# start of RECORDED INFORMATION
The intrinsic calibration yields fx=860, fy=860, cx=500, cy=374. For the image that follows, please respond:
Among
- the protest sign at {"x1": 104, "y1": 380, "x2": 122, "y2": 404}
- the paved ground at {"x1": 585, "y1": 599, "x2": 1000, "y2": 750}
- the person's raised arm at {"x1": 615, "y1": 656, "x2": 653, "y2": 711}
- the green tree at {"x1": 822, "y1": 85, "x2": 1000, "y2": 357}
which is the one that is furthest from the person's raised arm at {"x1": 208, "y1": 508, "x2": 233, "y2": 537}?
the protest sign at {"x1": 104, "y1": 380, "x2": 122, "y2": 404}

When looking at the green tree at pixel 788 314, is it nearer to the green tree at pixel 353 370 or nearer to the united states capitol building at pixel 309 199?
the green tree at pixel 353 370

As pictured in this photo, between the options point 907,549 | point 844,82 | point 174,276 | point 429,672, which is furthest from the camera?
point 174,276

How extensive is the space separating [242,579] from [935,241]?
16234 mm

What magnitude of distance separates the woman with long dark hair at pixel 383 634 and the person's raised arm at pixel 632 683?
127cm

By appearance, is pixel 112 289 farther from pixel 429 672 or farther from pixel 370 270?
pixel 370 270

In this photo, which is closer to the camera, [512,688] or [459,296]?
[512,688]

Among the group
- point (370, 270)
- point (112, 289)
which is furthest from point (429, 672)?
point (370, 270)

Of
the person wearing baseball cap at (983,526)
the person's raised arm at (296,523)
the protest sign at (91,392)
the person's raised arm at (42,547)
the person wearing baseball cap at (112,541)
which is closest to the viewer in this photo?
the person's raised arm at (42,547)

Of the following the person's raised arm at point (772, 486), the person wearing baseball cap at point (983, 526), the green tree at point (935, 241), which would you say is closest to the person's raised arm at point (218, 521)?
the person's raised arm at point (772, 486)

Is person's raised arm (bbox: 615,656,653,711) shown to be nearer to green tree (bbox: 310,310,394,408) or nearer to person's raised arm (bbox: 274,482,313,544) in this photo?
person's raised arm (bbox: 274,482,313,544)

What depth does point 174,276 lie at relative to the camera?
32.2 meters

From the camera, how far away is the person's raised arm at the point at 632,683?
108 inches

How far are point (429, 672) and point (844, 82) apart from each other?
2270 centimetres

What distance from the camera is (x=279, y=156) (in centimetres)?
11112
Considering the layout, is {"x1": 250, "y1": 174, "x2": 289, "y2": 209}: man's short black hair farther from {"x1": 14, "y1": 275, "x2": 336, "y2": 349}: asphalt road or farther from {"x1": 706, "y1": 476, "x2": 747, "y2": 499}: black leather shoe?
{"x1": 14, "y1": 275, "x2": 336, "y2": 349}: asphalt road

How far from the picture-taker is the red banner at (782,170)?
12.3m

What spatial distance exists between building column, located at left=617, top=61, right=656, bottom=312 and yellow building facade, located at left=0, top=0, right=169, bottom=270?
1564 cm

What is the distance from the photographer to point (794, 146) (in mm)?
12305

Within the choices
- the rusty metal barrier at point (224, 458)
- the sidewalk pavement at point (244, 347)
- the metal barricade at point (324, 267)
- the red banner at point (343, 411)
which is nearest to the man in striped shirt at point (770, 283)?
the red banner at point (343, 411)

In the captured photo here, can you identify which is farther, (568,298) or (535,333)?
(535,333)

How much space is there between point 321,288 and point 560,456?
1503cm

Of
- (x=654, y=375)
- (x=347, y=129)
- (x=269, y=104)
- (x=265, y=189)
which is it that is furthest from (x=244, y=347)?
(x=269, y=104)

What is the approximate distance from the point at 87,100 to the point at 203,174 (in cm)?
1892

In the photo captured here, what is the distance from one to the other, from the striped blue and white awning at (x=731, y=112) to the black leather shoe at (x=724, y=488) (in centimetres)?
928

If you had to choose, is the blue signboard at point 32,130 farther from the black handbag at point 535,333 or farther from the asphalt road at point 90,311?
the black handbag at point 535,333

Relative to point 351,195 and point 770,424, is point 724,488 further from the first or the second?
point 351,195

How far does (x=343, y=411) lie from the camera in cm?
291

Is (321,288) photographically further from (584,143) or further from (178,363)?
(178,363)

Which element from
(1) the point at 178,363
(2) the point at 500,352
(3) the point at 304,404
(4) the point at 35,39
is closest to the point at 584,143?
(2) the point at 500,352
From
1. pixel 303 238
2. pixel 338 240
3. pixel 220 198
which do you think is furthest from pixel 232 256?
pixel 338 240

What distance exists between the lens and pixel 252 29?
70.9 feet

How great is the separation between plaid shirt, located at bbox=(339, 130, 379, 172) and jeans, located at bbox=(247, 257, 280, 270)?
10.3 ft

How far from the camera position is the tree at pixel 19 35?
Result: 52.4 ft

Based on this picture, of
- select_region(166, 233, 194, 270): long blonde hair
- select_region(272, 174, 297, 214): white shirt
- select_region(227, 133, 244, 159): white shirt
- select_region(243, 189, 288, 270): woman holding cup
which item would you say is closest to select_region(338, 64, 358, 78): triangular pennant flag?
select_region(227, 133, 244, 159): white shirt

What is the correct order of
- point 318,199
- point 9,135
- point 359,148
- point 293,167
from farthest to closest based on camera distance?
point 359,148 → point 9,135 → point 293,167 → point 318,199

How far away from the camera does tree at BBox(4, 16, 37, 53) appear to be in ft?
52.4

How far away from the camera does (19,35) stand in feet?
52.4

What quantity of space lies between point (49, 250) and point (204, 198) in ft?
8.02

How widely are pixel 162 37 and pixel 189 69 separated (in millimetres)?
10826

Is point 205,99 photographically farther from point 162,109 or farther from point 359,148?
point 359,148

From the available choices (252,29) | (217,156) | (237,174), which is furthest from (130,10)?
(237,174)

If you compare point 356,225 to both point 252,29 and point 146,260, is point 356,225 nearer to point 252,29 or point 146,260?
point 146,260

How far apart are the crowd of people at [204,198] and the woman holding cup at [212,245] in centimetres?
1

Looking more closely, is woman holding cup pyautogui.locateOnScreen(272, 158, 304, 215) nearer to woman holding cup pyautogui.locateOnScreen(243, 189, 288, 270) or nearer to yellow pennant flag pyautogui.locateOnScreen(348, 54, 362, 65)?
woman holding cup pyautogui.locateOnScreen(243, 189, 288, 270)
# end of RECORDED INFORMATION
» **WHAT YOU WILL DO**: Rewrite the listing with every "baseball cap" changed to "ball cap" and nothing else altered.

» **RESULT**:
The intrinsic calibration yields fx=860, fy=860, cx=500, cy=374. For the image that follows, please respond:
Among
- the protest sign at {"x1": 104, "y1": 380, "x2": 122, "y2": 404}
- the paved ground at {"x1": 585, "y1": 599, "x2": 1000, "y2": 750}
- the person's raised arm at {"x1": 615, "y1": 656, "x2": 653, "y2": 711}
- the green tree at {"x1": 822, "y1": 85, "x2": 1000, "y2": 357}
which is the one that is furthest from the person's raised arm at {"x1": 208, "y1": 508, "x2": 233, "y2": 537}?
the protest sign at {"x1": 104, "y1": 380, "x2": 122, "y2": 404}

When looking at the green tree at pixel 788 314, is it nearer to the green tree at pixel 353 370 or nearer to the united states capitol building at pixel 309 199?
the green tree at pixel 353 370

As pictured in this photo, between the options point 907,549 | point 844,82 | point 174,276 | point 429,672, which is furthest from the camera?
point 174,276

How extensive is the space separating [242,579] from [935,241]?
16234 mm

What magnitude of distance separates the woman with long dark hair at pixel 383 634 and the person's raised arm at pixel 632 683?
127cm

By appearance, is pixel 112 289 farther from pixel 429 672 or farther from pixel 370 270?
pixel 370 270

In this photo, which is closer to the camera, [512,688] or [459,296]?
[512,688]

Among the group
- point (370, 270)
- point (112, 289)
which is furthest from point (429, 672)?
point (370, 270)

Of
the person wearing ball cap at (983,526)
the person's raised arm at (296,523)
the protest sign at (91,392)
the person's raised arm at (42,547)
the person wearing ball cap at (112,541)
which is closest to the viewer in this photo?
the person's raised arm at (42,547)

Of the following the person's raised arm at point (772, 486), the person wearing ball cap at point (983, 526), the green tree at point (935, 241), which would you say is closest to the person's raised arm at point (218, 521)?
the person's raised arm at point (772, 486)

Is person's raised arm (bbox: 615,656,653,711) shown to be nearer to green tree (bbox: 310,310,394,408) or nearer to person's raised arm (bbox: 274,482,313,544) in this photo?
person's raised arm (bbox: 274,482,313,544)

What depth does point 174,276 lie at relative to the camera?
32.2 meters

From the camera, how far away is the person's raised arm at the point at 632,683?
108 inches

How far are point (429, 672) and point (844, 82) apart from each other?
2270 centimetres

What distance from the camera is (x=279, y=156) (in centimetres)?
11112
Considering the layout, is {"x1": 250, "y1": 174, "x2": 289, "y2": 209}: man's short black hair farther from {"x1": 14, "y1": 275, "x2": 336, "y2": 349}: asphalt road or farther from {"x1": 706, "y1": 476, "x2": 747, "y2": 499}: black leather shoe?
{"x1": 14, "y1": 275, "x2": 336, "y2": 349}: asphalt road

How far from the picture-taker is the red banner at (782,170)?
12.3m

What spatial distance exists between building column, located at left=617, top=61, right=656, bottom=312 and yellow building facade, located at left=0, top=0, right=169, bottom=270?
1564 cm

What is the distance from the photographer to point (794, 146) (in mm)?
12305

Within the choices
- the rusty metal barrier at point (224, 458)
- the sidewalk pavement at point (244, 347)
- the metal barricade at point (324, 267)
- the red banner at point (343, 411)
which is nearest to the man in striped shirt at point (770, 283)?
the red banner at point (343, 411)

In the captured photo here, can you identify which is farther, (568,298) or (535,333)?
(535,333)

How much space is there between point 321,288 and point 560,456?
1503cm

Of
- (x=654, y=375)
- (x=347, y=129)
- (x=269, y=104)
- (x=265, y=189)
which is it that is furthest from (x=244, y=347)?
(x=269, y=104)

What is the approximate distance from the point at 87,100 to the point at 203,174 (in cm)?
1892

In the photo captured here, what is the distance from one to the other, from the striped blue and white awning at (x=731, y=112) to the black leather shoe at (x=724, y=488) (in centimetres)?
928

If you had to choose, is the blue signboard at point 32,130 farther from the black handbag at point 535,333 or farther from the asphalt road at point 90,311?
the black handbag at point 535,333

Relative to point 351,195 and point 770,424, is point 724,488 further from the first or the second?
point 351,195

How far does (x=343, y=411) lie from the camera in cm?
291

Is (321,288) photographically further from (584,143) or further from (178,363)?
(178,363)

Which element from
(1) the point at 178,363
(2) the point at 500,352
(3) the point at 304,404
(4) the point at 35,39
is closest to the point at 584,143?
(2) the point at 500,352
From
1. pixel 303 238
2. pixel 338 240
3. pixel 220 198
which do you think is furthest from pixel 232 256?
pixel 338 240

What distance exists between the lens and pixel 252 29?
70.9 feet

How great is the separation between plaid shirt, located at bbox=(339, 130, 379, 172) and jeans, located at bbox=(247, 257, 280, 270)?
10.3 ft

How far from the camera position is the tree at pixel 19 35?
Result: 52.4 ft

Based on this picture, of
- select_region(166, 233, 194, 270): long blonde hair
- select_region(272, 174, 297, 214): white shirt
- select_region(227, 133, 244, 159): white shirt
- select_region(243, 189, 288, 270): woman holding cup
which item would you say is closest to select_region(338, 64, 358, 78): triangular pennant flag?
select_region(227, 133, 244, 159): white shirt

What is the correct order of
- point 318,199
- point 9,135
- point 359,148
- point 293,167
from farthest to closest based on camera distance?
point 359,148 → point 9,135 → point 293,167 → point 318,199

How far away from the camera does tree at BBox(4, 16, 37, 53) appear to be in ft?
52.4

How far away from the camera does (19,35) stand in feet?
52.4

What quantity of space lies between point (49, 250) and point (204, 198) in ft?
8.02

How widely are pixel 162 37 and pixel 189 69 separated (in millimetres)?
10826

Is point 205,99 photographically farther from point 162,109 or farther from point 359,148?
point 359,148

From the available choices (252,29) | (217,156) | (237,174), which is furthest from (130,10)?
(237,174)

If you compare point 356,225 to both point 252,29 and point 146,260, is point 356,225 nearer to point 252,29 or point 146,260?
point 146,260

How far apart are the crowd of people at [204,198] and the woman holding cup at [212,245] in centimetres?
1

Looking more closely, is woman holding cup pyautogui.locateOnScreen(272, 158, 304, 215) nearer to woman holding cup pyautogui.locateOnScreen(243, 189, 288, 270) or nearer to yellow pennant flag pyautogui.locateOnScreen(348, 54, 362, 65)?
woman holding cup pyautogui.locateOnScreen(243, 189, 288, 270)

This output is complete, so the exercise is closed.